In the story, individual moral failures are dealt with, such as Hamilton’s affair with Maria Reynolds. Much is also made of slavery as a systemic evil in “Cabinet Battle #1.” Eliza returns to it again in the final song “Who Lives, Who Dies, Who Tells Your Story.” But beyond that the moral arguments of Hamilton are relatively limited. To some extent, this is likely a function of the genre. It is easier to delve into these sorts of cultural issues in detail in a series like the HBO miniseries on John Adams than it is in a musical.
That said, other musicals have been able to strongly evoke a shared way of life and the remarkable influence that such norms and public virtues can exert on a place. Fiddler on the Roof comes to mind. Les Miserables, one of Miranda’s inspirations, is also an interesting case here as the signature moral acts of the story are often one-off decisions made by central characters, much as in Hamilton.
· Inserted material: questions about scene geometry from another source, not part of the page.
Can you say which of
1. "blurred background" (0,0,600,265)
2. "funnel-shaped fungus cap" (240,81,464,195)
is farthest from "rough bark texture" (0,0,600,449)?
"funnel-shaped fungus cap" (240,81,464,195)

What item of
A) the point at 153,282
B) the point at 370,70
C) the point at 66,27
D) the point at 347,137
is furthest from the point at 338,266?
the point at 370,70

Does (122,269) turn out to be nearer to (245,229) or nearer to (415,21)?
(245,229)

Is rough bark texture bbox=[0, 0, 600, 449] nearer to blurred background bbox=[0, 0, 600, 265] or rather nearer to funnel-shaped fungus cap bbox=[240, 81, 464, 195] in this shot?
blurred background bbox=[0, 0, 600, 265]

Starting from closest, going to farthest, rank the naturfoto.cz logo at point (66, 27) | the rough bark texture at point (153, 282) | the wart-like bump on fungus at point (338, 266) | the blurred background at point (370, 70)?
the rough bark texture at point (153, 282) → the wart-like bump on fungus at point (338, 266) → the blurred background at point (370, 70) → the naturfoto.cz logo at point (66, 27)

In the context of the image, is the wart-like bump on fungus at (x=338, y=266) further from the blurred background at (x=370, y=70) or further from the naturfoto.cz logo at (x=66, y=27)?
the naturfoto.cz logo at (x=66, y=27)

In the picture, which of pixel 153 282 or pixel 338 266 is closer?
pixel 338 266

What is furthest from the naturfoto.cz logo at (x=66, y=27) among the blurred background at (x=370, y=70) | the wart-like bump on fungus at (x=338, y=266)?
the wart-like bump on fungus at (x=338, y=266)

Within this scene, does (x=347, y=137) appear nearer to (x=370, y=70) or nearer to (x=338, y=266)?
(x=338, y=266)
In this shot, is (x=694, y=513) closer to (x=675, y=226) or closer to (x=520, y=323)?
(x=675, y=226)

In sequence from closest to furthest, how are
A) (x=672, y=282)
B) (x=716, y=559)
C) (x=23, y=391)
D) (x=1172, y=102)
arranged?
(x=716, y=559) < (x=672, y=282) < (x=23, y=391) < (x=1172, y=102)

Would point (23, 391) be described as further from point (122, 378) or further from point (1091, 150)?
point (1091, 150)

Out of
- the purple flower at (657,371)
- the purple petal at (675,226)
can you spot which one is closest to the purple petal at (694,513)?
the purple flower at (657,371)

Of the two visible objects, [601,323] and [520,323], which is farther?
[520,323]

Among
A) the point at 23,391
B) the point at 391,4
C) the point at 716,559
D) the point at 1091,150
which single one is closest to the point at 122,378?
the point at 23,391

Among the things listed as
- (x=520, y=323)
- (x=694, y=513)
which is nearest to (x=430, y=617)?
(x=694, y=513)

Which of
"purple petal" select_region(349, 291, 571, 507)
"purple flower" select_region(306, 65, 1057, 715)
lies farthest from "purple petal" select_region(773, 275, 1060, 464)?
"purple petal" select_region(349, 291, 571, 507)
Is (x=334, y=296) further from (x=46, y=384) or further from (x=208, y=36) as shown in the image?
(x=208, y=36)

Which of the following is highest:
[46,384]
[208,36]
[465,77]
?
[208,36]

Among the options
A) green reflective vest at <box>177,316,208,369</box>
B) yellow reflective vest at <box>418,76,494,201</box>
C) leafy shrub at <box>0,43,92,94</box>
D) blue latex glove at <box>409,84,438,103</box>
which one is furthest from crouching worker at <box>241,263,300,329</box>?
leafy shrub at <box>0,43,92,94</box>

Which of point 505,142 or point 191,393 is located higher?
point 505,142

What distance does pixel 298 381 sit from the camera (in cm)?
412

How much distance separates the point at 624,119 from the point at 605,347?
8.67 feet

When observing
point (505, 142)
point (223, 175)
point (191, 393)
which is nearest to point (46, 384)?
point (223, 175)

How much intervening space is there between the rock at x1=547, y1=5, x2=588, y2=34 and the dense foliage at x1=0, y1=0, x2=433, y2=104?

But whereas in Les Miserables those decisions accumulate over time to transform characters in stunning ways and create small worlds marked by those transformations, in Hamilton the characters do not change that much over the course of the story.
The Burr we meet in “Aaron Burr, Sir” is not that different from the Burr of the opening lines of “The World Was Wide Enough.” To be sure, Burr is deeply affected by Hamilton’s death in that same song, yet even there the transformation of Burr seems to be confined to an internal realm—his public life is changed due to factors wholly outside his control, which is a striking departure from the fates of Valjean and Javert after similarly shattering moral experiences in Les Miserables.
Meritocracy, Genius, and Public Life
For Hamilton, the drama and power of the story is in the complete picture of characters we are given from the moment of their introduction and as we see how those already-realized characters respond to a radically unstable, rapidly changing world around them. We know who Hamilton is after the first song, who Burr is after the second, and who Eliza and Angelica are after their first few songs. The drama of Hamilton isn’t in seeing these characters change, but in seeing how these relatively static characters face tremendous adversity and, in true American fashion, overcome it.
Because Miranda’s characters are so good and because the music and lyrics are fantastic, it works quite well. And in reflecting the meritocratic tendencies near the heart of the American project, it helps to explain the enduring appeal of that project, particularly to people who in other more traditional societies would have been permanently on the margins. Hamilton is, indeed, a very good answer to the question of how someone like an MLK could speak in such grandiose terms about the rights enshrined in America’s founding documents even after a lifetime of abuse and mistreatment at the hands of the government established by those documents.
Yet the musical is also marked by (to say “suffers from” would be too harsh) a strange sort of individualism that doesn’t reckon with one of our republic’s most foundational questions: Can an individualistic meritocracy work without a general set of shared norms and public virtues that shape a place and sustain the structures that allow individual geniuses, like Hamilton, to flourish? This is a question that concerned men like Adams greatly. In Miranda’s telling, it seems to have not bothered Hamilton at all.
Perhaps an answer to such a large question is too much to expect of a musical. But the fact that I’m asking it at all suggests, first, that Miranda’s work does answer other challenging questions and that its quality is such that it doesn’t seem absurd to think it could address other complex questions as well. Ultimately, then, whatever criticisms we might make of Hamilton are tacitly noting the sheer genius of Miranda.